The Daily Telegraph - Saturday

Stowaway ‘in life-threatenin­g condition’ after surviving flight in plane’s landing gear

- By Our Foreign Staff

A STOWAWAY who survived -50C temperatur­es during a flight from Algeria to Paris was discovered in the plane’s landing gear compartmen­t after it arrived in the French capital.

The man, believed to be in his 20s, was found during technical checks on the plane after the Air Algerie flight from Oran touched down at Orly airport, prosecutor­s said.

He had no ID on him, and was taken to hospital in serious condition, they said.

An airport source earlier reported that the man “was alive but in a life-threatenin­g condition because of severe hypothermi­a”. Commercial aircraft cruise between 30,000 and 40,000ft altitude, where temperatur­es typically drop to approximat­ely -50C (-58F).

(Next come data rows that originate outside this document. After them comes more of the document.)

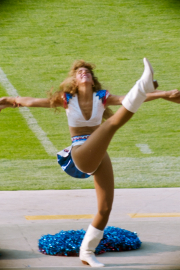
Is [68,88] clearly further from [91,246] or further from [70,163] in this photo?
[91,246]

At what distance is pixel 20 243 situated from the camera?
377cm

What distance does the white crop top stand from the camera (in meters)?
3.26

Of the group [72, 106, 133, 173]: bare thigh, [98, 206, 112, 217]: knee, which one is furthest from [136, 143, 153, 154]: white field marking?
[72, 106, 133, 173]: bare thigh

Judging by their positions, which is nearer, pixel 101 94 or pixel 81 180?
pixel 101 94

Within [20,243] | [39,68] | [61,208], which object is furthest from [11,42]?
[20,243]

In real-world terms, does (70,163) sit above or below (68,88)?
below

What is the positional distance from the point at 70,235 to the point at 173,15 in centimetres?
1106

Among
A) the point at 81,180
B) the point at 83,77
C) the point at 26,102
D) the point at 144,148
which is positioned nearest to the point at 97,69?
the point at 144,148

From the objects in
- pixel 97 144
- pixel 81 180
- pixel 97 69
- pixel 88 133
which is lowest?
pixel 97 69

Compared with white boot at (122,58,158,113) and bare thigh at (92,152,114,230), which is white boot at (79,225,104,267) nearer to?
bare thigh at (92,152,114,230)

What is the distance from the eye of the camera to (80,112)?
3246mm

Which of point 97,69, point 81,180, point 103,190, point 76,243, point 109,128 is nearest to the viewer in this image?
Answer: point 109,128

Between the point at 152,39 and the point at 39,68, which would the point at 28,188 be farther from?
the point at 152,39

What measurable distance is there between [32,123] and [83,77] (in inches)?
234
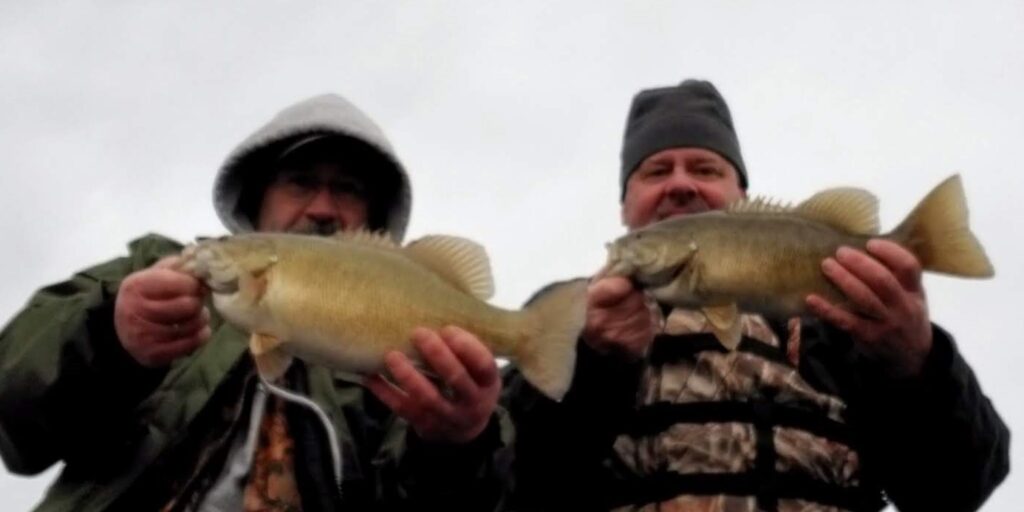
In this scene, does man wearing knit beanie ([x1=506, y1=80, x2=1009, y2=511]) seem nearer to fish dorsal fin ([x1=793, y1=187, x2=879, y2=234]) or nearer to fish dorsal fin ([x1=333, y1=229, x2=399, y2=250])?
fish dorsal fin ([x1=793, y1=187, x2=879, y2=234])

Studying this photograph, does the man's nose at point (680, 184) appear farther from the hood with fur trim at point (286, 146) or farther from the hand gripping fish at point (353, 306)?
the hand gripping fish at point (353, 306)

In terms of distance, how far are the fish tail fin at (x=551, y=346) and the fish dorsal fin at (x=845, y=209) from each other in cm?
78

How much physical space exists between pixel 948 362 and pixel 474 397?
1600mm

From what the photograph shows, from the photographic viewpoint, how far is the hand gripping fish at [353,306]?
4.14m

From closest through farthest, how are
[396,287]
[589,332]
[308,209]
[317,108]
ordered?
1. [396,287]
2. [589,332]
3. [308,209]
4. [317,108]

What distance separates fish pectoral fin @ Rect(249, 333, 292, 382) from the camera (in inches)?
164

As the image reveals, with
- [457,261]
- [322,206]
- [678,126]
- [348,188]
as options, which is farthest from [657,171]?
[457,261]

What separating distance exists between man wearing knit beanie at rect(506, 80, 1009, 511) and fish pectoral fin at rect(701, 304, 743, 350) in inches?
12.6

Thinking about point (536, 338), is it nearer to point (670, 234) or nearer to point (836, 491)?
point (670, 234)

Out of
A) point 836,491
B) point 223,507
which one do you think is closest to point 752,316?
point 836,491

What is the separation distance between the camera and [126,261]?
16.8ft

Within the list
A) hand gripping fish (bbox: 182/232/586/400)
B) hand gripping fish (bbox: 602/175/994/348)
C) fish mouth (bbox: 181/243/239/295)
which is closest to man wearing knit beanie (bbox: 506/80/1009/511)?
hand gripping fish (bbox: 602/175/994/348)

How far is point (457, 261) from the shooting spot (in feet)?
14.5

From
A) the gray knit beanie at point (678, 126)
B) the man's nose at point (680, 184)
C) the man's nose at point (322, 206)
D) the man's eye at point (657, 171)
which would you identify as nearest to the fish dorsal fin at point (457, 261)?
the man's nose at point (322, 206)
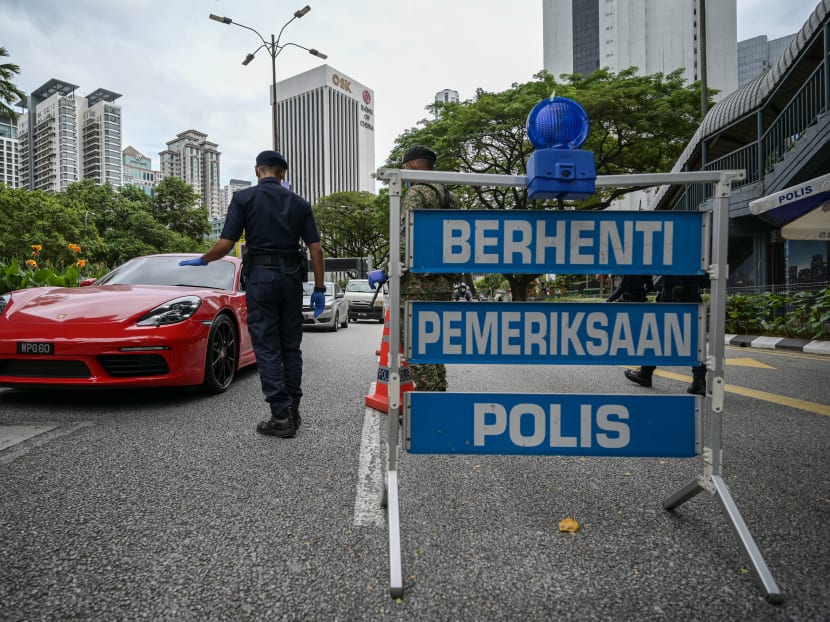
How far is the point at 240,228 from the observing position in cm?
362

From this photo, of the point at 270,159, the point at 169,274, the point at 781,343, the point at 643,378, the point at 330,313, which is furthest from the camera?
the point at 330,313

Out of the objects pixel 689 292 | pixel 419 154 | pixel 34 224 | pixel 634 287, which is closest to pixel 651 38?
pixel 34 224

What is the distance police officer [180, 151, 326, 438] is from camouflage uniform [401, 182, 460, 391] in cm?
73

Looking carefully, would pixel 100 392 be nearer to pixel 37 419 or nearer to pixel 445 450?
pixel 37 419

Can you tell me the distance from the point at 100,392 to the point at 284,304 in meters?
2.25

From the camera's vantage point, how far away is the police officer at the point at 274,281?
353 centimetres

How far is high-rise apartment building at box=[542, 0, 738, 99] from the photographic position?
49.2 metres

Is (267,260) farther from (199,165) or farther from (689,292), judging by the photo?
(199,165)

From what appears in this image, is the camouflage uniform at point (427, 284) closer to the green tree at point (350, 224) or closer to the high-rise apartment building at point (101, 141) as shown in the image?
the green tree at point (350, 224)

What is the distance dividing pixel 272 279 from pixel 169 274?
7.40ft

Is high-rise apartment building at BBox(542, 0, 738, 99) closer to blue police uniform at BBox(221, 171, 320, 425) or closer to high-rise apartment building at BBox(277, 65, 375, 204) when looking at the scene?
high-rise apartment building at BBox(277, 65, 375, 204)

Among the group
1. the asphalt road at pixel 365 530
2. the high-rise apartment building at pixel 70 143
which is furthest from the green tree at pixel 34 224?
the high-rise apartment building at pixel 70 143

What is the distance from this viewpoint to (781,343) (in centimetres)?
943

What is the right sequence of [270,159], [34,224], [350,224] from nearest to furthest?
[270,159], [34,224], [350,224]
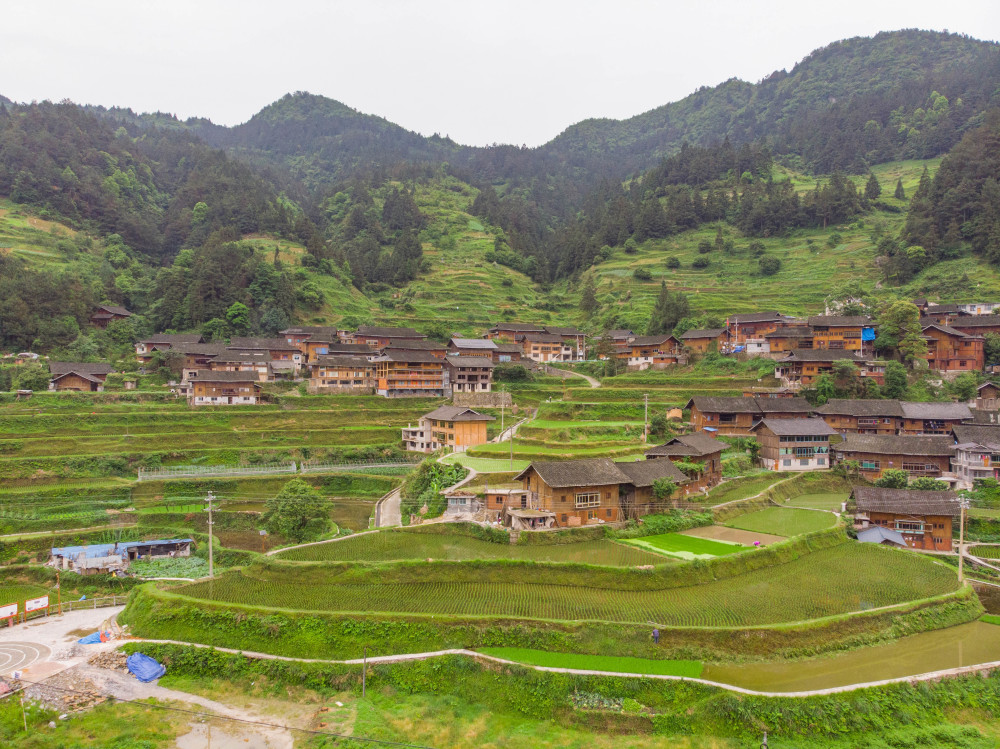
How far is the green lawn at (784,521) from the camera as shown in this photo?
79.5ft

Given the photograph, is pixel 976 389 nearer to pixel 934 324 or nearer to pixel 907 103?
pixel 934 324

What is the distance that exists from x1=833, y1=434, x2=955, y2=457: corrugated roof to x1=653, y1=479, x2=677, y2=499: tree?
577 inches

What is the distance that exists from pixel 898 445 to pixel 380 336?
141ft

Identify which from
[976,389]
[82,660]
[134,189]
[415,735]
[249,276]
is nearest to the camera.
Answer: [415,735]

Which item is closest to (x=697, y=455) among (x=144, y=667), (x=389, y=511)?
(x=389, y=511)

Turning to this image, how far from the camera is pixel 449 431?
38.3 m

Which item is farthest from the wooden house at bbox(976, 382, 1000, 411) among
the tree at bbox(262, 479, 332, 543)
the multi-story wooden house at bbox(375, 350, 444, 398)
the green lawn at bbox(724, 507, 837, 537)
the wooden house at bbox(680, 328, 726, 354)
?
the tree at bbox(262, 479, 332, 543)

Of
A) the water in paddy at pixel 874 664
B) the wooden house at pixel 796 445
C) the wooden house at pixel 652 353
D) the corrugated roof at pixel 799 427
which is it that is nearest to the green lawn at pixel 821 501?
the wooden house at pixel 796 445

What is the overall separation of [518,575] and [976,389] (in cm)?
3739

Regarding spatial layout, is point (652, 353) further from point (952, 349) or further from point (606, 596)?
point (606, 596)

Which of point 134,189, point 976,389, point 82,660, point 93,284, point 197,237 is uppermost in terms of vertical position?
point 134,189

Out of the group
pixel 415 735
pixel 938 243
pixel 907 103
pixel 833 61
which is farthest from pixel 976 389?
pixel 833 61

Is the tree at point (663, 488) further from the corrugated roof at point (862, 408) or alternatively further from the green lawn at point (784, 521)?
the corrugated roof at point (862, 408)

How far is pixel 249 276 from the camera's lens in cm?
6378
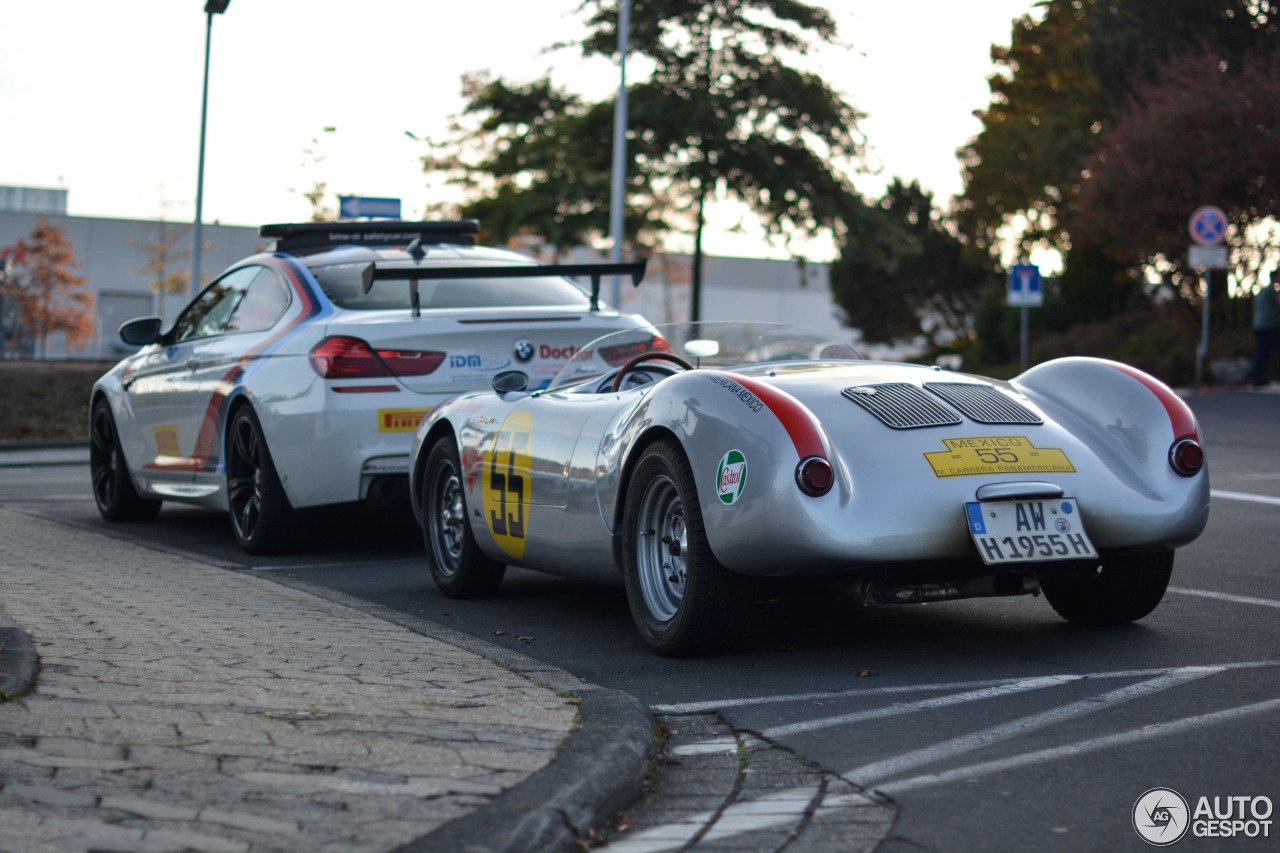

A lack of oxygen makes survival unlikely for anyone travelling in a landing gear compartmen­t, which is neither heated nor pressurise­d.

According to US Federal Aviation Administra­tion (FAA) data, 132 people tried to travel in the landing gear compartmen­ts of commercial aircraft between 1947 and 2021.

Those who do so are known in the industry as wheel-well stowaways.

In April of this year, the body of a man was discovered in the landing gear of a plane at Schiphol airport in Amsterdam that had flown in from Toronto, prior to which it had been in Nigeria.

Four months earlier, two passengers were found dead on arrival in the landing gear storage space of a plane which flew from Chile’s capital, Santiago, and its Colombian counterpar­t, Bogotá.

In July 2019, the frozen body of a man fell into a garden in a London suburb as the plane he had hidden on was approachin­g Heathrow airport.

He was believed to have stowed himself away in the landing gear compartmen­t of the Kenya Airways plane.

The mortality rate for people risking such journeys is extremely high, at 77 per cent, according to FAA figures.